Document segment —
The band, which comprises sisters Johanna and Klara Söderberg, wrote the song out of anger and frustration towards rape culture, but also in an entirely pre-#metoo world. The swell of support for women, and the rise of Time’s Up, is something that the sisters never anticipated.

 

“As a woman, we’re used to thinking that [gender inequality] is never going to change. I mean no one’s ever cared before so why would they now? But it’s amazing that change is finally happening. It feels crazy that it’s happening now and not a million years ago,” Klara says.

 

“We do have a super long way to go, but personally I feel so much stronger after the Metoo movement. I’m not afraid of speaking up anymore when I’m uncomfortable. Myself and Johanna, we’re not going to let the little things fly. Because that’s what really gets to you. That’s what leads to these big things happening, because we always let these big things fly,” Klara says.

 

In the year that has passed since releasing that record, the Swedish duo wrote and recorded their highly anticipated third album, Ruins. But before getting there, they had to make a lot of big changes, and step away from the band that had consumed the entirety of their adult lives.  

 

“We couldn’t go on the way we had. We’d worked so hard, and it was really fun, but we got to a point where we needed to stop,” Klara says.

 

“We needed to take time away from each other, and from the First Aid Kit world. Because that had basically been our whole lives. I was 14 when we started the band, and everything was so exciting that it got to the point where my body was spent, and I couldn’t do it anymore. I was so exhausted.”

 

Klara’s body and mind, which had been through a huge amount of physical stress over the decade of being in First Aid Kit, began to falter.

 

“I remember we were on tour in Europe and we were talking about making a music video, which would mean we wouldn’t have as much time at home between tours, and I started crying. And I couldn’t stop. I couldn’t imagine just one day of work, I couldn’t do it,” Klara says.

 

It was, of course, a confusing time for the young woman, who struggled with balancing her need to rest and desire to work.

 

“It’s tough, I felt a lot of guilt for feeling that way, because I thought I was doing what I always wanted. And why wasn’t I appreciating it, what was wrong with me. Now I understand that better, that it wasn’t strange because I had been working so much, but also because it was our whole lives. I needed to figure out who I was outside the band, and if it all falls apart, that I’m still going to be a person who has other things,” Klara says.

To-do list —
(1) Using the First Aid Kit piece, answer these:
(a) What is the title of the duo's third album?
(b) How old was Klara when the band started?
(c) On which continent were the sisters touring when Klara started crying?
(2) Print the part of the First Aid Kit piece starting with "The band, which" and going on through "sisters never anticipated.", copying it word for word.
Answer from the First Aid Kit piece alone.

(Stored data entries)
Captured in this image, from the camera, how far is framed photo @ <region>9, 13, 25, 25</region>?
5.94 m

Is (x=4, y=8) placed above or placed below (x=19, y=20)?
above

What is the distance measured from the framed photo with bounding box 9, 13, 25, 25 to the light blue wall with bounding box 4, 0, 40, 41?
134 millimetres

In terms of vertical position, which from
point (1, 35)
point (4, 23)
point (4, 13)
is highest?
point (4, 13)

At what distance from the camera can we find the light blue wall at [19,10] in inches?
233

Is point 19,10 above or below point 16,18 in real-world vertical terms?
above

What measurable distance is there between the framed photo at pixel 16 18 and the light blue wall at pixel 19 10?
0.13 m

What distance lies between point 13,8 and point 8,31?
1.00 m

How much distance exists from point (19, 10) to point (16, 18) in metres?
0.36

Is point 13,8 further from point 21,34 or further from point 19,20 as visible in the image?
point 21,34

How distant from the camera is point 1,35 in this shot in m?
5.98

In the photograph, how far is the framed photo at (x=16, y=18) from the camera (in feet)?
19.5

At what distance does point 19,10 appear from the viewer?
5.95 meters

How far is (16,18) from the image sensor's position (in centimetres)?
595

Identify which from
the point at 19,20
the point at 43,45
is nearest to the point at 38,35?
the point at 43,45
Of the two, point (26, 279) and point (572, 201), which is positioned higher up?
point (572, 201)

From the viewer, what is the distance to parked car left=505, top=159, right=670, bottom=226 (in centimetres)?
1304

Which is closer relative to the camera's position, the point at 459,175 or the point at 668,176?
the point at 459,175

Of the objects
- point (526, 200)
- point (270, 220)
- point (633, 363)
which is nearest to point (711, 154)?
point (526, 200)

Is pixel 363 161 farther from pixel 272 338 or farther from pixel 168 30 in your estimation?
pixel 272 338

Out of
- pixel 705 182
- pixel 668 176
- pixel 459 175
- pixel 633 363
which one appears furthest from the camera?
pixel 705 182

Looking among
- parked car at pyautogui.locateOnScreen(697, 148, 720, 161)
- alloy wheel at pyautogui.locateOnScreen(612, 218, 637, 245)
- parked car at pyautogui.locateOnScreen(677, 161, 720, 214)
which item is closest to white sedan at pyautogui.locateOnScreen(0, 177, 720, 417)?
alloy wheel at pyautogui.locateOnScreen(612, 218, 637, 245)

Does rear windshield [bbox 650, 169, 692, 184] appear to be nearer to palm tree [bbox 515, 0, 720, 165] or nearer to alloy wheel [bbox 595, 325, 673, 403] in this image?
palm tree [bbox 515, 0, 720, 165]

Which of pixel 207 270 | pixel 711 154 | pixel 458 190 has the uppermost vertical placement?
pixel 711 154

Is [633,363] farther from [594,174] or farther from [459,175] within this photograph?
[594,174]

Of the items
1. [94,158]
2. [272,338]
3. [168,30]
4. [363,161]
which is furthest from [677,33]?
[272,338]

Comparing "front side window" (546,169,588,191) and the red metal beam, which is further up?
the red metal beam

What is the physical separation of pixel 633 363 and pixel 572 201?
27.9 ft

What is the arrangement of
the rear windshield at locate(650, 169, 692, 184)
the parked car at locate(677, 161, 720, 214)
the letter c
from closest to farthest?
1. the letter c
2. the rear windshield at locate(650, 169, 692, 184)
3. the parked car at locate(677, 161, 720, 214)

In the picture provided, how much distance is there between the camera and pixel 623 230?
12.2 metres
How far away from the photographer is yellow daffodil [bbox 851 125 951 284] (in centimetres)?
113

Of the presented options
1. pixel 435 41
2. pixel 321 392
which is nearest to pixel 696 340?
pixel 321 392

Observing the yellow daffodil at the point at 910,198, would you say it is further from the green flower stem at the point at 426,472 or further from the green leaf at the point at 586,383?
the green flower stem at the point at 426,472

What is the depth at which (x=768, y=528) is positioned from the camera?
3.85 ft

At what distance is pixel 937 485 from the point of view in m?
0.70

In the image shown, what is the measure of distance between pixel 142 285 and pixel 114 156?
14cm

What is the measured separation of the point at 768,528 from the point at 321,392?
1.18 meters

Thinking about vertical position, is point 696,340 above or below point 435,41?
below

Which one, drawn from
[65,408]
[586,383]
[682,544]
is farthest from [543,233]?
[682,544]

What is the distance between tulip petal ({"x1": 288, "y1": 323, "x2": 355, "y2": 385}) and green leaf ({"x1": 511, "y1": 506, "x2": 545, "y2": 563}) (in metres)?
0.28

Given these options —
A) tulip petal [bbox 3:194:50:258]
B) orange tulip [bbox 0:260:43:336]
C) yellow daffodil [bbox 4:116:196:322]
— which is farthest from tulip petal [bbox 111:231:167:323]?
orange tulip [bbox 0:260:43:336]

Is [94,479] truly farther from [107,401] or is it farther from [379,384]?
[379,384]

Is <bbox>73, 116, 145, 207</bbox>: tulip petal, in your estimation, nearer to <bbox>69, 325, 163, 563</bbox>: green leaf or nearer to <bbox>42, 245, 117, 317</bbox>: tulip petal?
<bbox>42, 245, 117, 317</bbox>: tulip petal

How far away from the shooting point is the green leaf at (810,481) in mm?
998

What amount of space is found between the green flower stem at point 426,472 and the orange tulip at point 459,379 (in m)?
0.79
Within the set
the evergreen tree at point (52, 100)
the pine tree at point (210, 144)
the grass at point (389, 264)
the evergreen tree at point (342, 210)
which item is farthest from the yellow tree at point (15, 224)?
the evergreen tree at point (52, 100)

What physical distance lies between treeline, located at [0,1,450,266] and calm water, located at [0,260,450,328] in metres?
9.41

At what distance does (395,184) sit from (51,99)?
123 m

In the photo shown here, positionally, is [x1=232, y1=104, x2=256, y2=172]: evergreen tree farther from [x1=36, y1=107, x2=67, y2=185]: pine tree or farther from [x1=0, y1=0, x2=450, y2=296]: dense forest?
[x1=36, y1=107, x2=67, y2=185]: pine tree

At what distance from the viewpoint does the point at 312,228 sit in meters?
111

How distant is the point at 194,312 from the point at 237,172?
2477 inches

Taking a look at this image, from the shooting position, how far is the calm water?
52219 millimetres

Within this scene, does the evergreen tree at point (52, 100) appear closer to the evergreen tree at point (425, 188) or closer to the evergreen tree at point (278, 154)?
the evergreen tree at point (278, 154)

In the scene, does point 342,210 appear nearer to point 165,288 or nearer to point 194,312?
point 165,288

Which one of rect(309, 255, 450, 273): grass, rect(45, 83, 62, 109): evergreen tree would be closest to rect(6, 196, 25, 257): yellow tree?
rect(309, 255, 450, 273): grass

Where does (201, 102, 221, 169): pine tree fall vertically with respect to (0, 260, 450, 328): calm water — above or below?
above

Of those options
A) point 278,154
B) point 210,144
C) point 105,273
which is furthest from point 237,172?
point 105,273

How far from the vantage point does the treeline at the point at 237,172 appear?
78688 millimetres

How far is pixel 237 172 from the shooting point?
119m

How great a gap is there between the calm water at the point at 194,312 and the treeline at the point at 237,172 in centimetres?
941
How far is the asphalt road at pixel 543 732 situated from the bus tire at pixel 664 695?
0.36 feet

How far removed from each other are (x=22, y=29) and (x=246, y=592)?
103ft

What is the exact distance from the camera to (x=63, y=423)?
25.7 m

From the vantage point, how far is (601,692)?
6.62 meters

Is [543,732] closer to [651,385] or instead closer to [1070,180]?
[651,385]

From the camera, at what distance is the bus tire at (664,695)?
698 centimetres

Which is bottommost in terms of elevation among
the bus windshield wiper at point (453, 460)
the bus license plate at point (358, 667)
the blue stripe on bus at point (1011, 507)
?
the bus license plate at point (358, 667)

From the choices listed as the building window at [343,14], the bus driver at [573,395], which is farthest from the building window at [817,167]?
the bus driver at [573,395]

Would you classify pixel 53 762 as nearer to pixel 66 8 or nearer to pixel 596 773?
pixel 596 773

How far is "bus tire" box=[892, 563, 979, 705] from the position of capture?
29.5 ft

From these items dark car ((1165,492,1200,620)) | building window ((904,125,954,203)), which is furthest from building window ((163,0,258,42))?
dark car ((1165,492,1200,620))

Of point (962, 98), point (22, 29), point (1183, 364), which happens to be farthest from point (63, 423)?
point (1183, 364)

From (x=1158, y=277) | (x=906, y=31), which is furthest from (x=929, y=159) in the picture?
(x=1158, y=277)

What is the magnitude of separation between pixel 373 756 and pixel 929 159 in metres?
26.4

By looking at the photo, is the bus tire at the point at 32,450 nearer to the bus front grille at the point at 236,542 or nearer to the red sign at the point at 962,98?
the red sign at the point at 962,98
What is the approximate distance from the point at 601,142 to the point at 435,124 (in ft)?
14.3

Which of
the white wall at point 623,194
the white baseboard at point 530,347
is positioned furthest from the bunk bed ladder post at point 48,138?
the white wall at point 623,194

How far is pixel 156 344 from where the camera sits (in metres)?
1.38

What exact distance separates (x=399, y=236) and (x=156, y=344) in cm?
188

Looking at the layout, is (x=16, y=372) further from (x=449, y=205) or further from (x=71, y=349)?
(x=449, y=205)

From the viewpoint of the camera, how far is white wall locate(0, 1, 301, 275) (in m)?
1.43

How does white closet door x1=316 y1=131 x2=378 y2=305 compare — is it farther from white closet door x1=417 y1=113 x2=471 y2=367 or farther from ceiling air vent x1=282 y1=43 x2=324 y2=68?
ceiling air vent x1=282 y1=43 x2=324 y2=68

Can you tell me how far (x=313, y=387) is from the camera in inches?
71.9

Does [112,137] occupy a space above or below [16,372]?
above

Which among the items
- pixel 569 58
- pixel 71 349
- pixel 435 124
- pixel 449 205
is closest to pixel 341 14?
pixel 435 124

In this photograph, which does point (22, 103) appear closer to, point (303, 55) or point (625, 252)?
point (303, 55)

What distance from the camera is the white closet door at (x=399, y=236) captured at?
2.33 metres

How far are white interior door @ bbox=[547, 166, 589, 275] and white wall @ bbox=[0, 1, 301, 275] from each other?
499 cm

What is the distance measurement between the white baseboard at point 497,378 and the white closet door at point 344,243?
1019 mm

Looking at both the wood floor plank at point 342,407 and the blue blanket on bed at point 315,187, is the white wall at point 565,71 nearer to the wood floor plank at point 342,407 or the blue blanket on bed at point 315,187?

Answers given —
(1)
(a) Ruins
(b) 14
(c) Europe

(2)
The band, which comprises sisters Johanna and Klara Söderberg, wrote the song out of anger and frustration towards rape culture, but also in an entirely pre-#metoo world. The swell of support for women, and the rise of Time’s Up, is something that the sisters never anticipated.